Don’t Cheer The Series A Crunch
For a long while, observers of the startup world have warned of a financing crunch for B2C/social/non-transactional startups. Many of them were able to easily raise seed funding, but now they are finding it hard to raise follow-on financing from VCs. People are calling it the Series A Crunch.
Many interesting things are being written about this (see Pando Daily’s Sarah Lacy). Perhaps the dumbest one, however, comes from tech troll extraordinaire Dan Lyons, writing that we shouldn’t shed tears for “crappy startups that can’t raise any money.”
Lyons is not only wrong in his (as ever) oversimplistic analysis of what’s going on–he’s mean. “Mean” sounds like a schoolyard word, but it’s perhaps the best. Needlessly cruel would be another.
But let’s talk about what’s going on, first.
Here’s the thing: the reason why so many of these startups were able to raise funding and now are unable to very often have nothing to do with the startups themselves. The funding environment for social/consumer startups has been, for good and for ill, basically 1-to-1 correlated with Facebook’s valuation. When Facebook was valued at $100 billion on the private markets, investors poured money into consumer media startups; now that Facebook’s valuation has crashed, they are holding back.
Meanwhile, the Series A Crunch is also happening at least in part because the VC industry is undergoing its own trend of secular decline which, again, has nothing to do with the quality of the startups being created today. The VC industry is collapsing even as software is eating the world and creating more opportunity than ever. As Dave McClure notes, what hasn’t changed is that the internet keeps getting bigger, the barriers to entry keep getting lower, and the distribution channels keep getting more fierce. If anything, the Series A Crunch suggests that the time to start and invest in consumer platforms is now, as investor herds are more often wrong than right.
But wait, didn’t this mini-boom attract a lot of poseurs to build worthless companies that should never have raised money in the first place? Maybe, but these guys were going to go bust anyway. Meanwhile, you don’t know what silly social startups are on to something real, or not–or you’d have a better track record than Ron Conway. And it’s possible that many worthy projects are going to go underfunded.
After all, for all the talk about Pinterest’s “overnight success”, nobody remembers that the company struggled a lot in its infancy, with very low traction and almost no one using its product, until it hit on to the right audience and began its stratospheric trajectory. Now Pinterest is one of the top 50 websites in the US. (Read our report on Pinterest’s product and growth, and on whether Pinterest drives commerce.) If the Series A Crunch had happened earlier, maybe that weird little online scrapbooking site would have been written off as just another “crappy startup that can’t raise any money.”
The cardinal rule of transformative startups is that they look like a crappy toy when they get started, whether they are Pinterest, Instagram, Twitter, Facebook or even Google.
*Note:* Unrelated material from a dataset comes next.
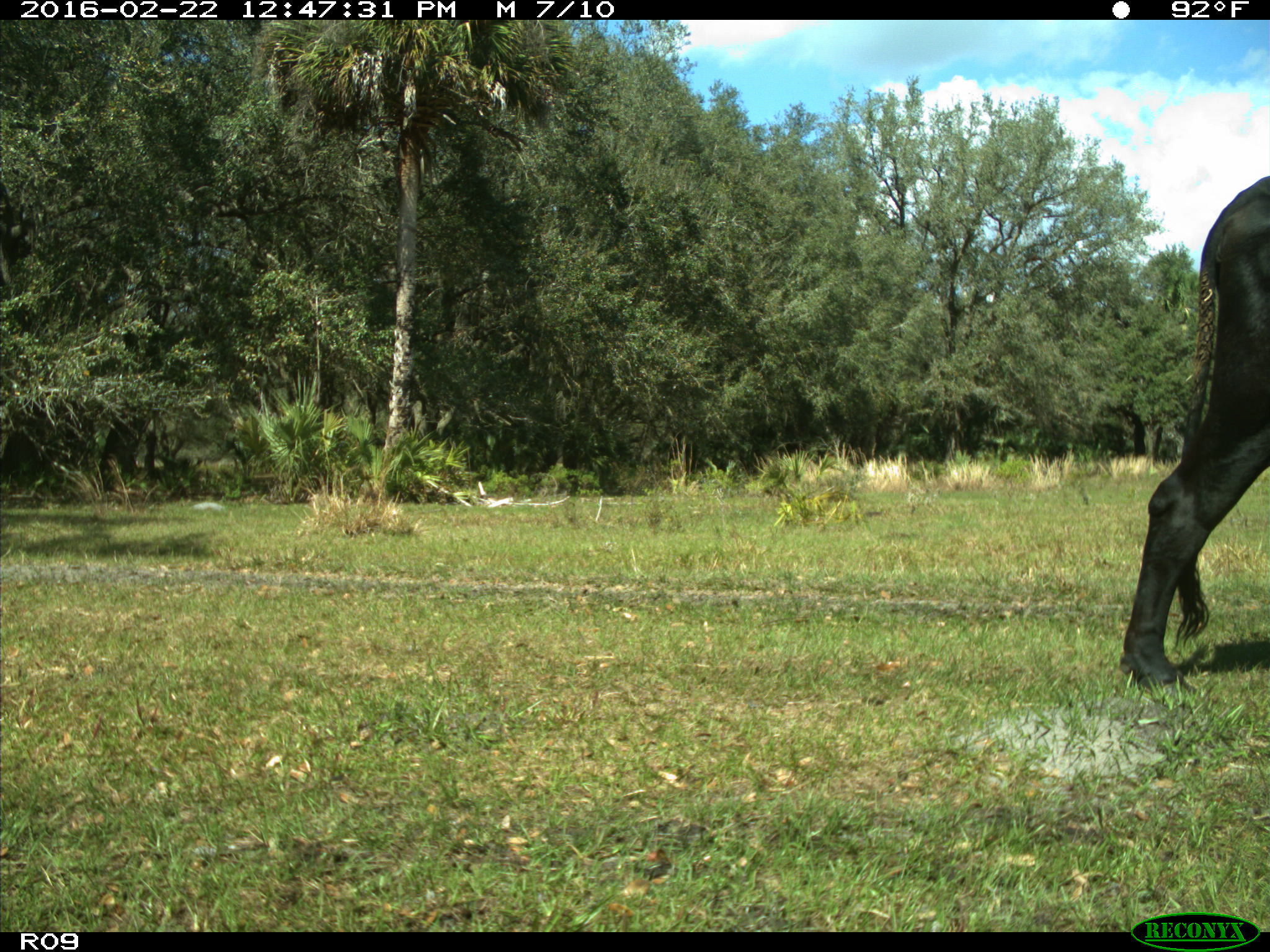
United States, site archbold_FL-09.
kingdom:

We recently met with an entrepreneur whose startup pulled back on the brink of running out of money by coming out with a hit product at the last minute. We met with another entrepreneur whose social app flopped; that entrepreneur is now working on a very interesting project and, because she had a previous large exit under her belt, managed to raise funding for it. She might not have if she’d been a first-timer–are we supposed to be happy about that?
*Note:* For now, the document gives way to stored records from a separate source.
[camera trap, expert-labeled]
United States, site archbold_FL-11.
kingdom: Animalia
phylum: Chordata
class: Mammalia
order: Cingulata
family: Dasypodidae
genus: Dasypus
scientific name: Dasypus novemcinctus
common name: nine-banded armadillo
Is a pullback in consumer seed funding healthy for the ecosystem? Maybe, maybe not. We honestly think there’s no way to know.
What is certain is that a healthy technology ecosystem depends on entrepreneurs and investors being willing to take risks on ideas that seem doomed, silly and toy-like. This macho, us-vs-them, real-men-vs-poseurs mentality is one of the things that makes the tech world noxious, with everyone trying to one-up everyone about how “real” they are. There is also a deeply Old World, quasi-Victorian mentality at work here: everyone should know their proper station in life! Only the Chosen Few can be entrepreneurs! Even if you think the Series A Crunch is a good thing, cheering it on is the height of idiocy.
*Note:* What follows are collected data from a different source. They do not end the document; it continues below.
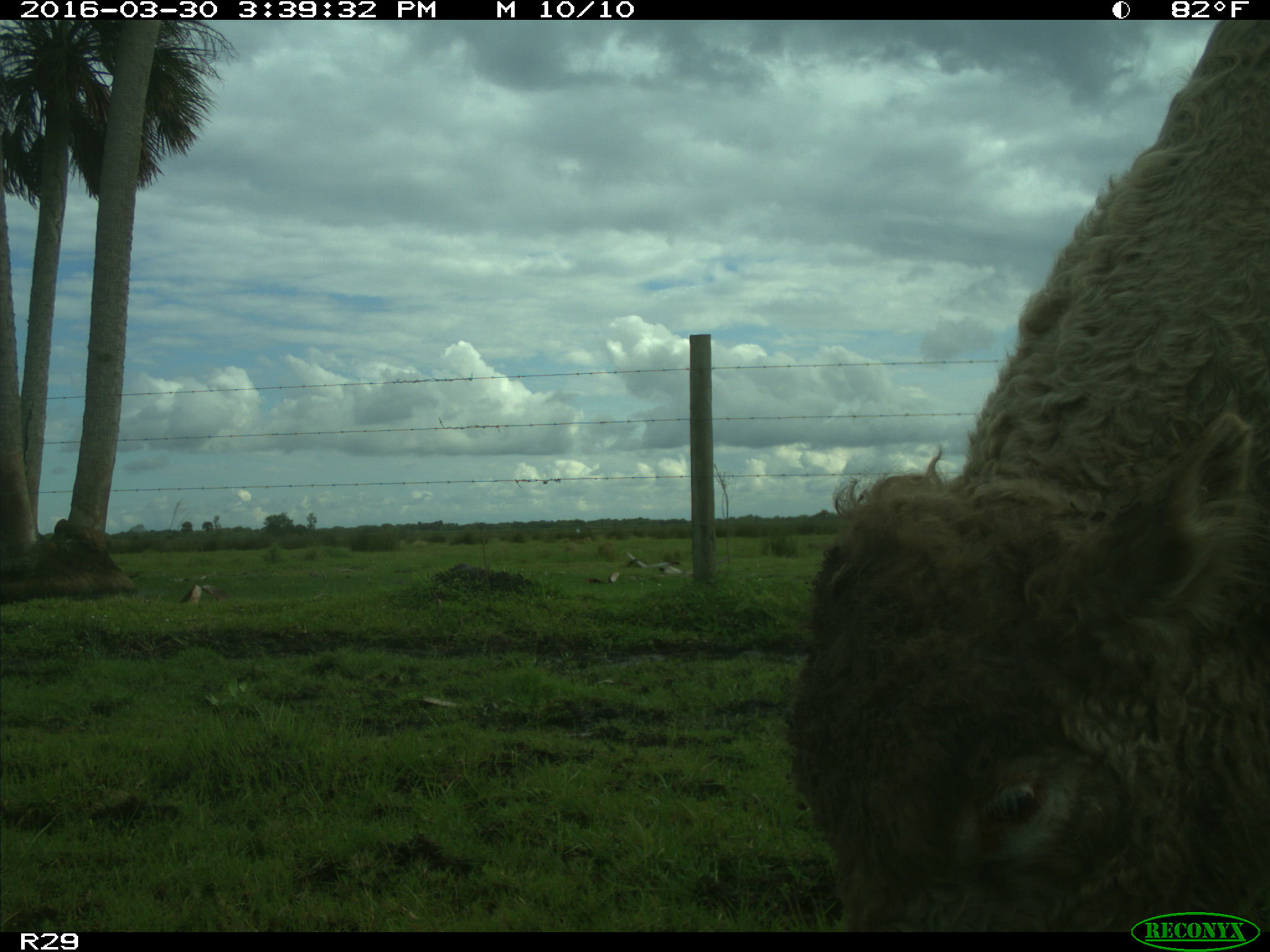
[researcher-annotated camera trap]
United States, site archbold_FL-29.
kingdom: Animalia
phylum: Chordata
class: Mammalia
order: Artiodactyla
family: Bovidae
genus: Bos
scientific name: Bos taurus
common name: domestic cow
So that’s for the analysis that, had Lyons had enough braincells, he might have written.
On the subject of his meanness, which is less important, and yet must be broached, because it is extremely distasteful–it is to this writer unimaginable to even envision cheering the failure of others, especially when that failure is often the failure of a dream and of incredibly hard work. When that failure often comes at the cost of relationships, personal and professional.
It is a fallacy to say that only entrepreneurs “know what it’s like” and can write about entrepreneurship. But writers should be expected to exhibit the very bare minimum of empathy that we have come to expect of civilized human beings, and not the morbid cackling of hyenas. And they should be mindful of the fact that waiting for people to fall down and then publicly defecate on them is the opposite of grace. If there is some truth to the idea of the man in the arena, it is that the prerequisite to writing about something you haven’t experienced is making a good faith effort to try to imagine what it is like and have a base level of fairness. To at least try to imagine what it is like to work around the clock for many months on a dream and watch it being crushed.
There are some things we know: The Series A Crunch is real. It may or may not be a good thing. Dan Lyons is wrong. Entrepreneurs can expect to be publicly trashed in their moments of weakness. Vanitas.